---------- Supplied data ----------

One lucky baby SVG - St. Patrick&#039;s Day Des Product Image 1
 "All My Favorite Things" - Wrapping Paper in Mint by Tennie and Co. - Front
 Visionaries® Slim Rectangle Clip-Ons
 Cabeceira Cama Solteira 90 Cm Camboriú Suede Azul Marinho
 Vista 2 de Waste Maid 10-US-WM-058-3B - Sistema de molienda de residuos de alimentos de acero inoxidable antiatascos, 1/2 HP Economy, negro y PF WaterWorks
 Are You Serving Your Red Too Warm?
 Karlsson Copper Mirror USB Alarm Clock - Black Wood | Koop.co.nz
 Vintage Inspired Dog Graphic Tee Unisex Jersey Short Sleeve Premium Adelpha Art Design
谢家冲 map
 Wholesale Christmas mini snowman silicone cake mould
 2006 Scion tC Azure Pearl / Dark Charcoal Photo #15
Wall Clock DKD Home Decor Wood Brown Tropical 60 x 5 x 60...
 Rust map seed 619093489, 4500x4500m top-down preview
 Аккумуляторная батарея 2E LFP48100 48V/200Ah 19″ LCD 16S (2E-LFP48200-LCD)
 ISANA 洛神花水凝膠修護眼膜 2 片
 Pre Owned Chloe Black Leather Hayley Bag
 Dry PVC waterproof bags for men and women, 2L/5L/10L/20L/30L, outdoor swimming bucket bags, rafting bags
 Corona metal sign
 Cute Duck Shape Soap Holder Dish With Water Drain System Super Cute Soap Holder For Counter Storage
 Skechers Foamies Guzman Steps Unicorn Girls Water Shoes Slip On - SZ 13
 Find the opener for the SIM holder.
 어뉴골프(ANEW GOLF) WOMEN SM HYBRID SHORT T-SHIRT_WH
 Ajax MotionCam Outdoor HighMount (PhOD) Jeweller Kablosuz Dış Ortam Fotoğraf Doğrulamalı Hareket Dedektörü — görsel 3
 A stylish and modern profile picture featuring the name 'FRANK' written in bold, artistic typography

----------

Exactly and only the lines from the line containing "Skechers Foamies Guzman" through the last line of the entries should be copied, both ends included.

Result of this task —
 Skechers Foamies Guzman Steps Unicorn Girls Water Shoes Slip On - SZ 13
 Find the opener for the SIM holder.
 어뉴골프(ANEW GOLF) WOMEN SM HYBRID SHORT T-SHIRT_WH
 Ajax MotionCam Outdoor HighMount (PhOD) Jeweller Kablosuz Dış Ortam Fotoğraf Doğrulamalı Hareket Dedektörü — görsel 3
 A stylish and modern profile picture featuring the name 'FRANK' written in bold, artistic typography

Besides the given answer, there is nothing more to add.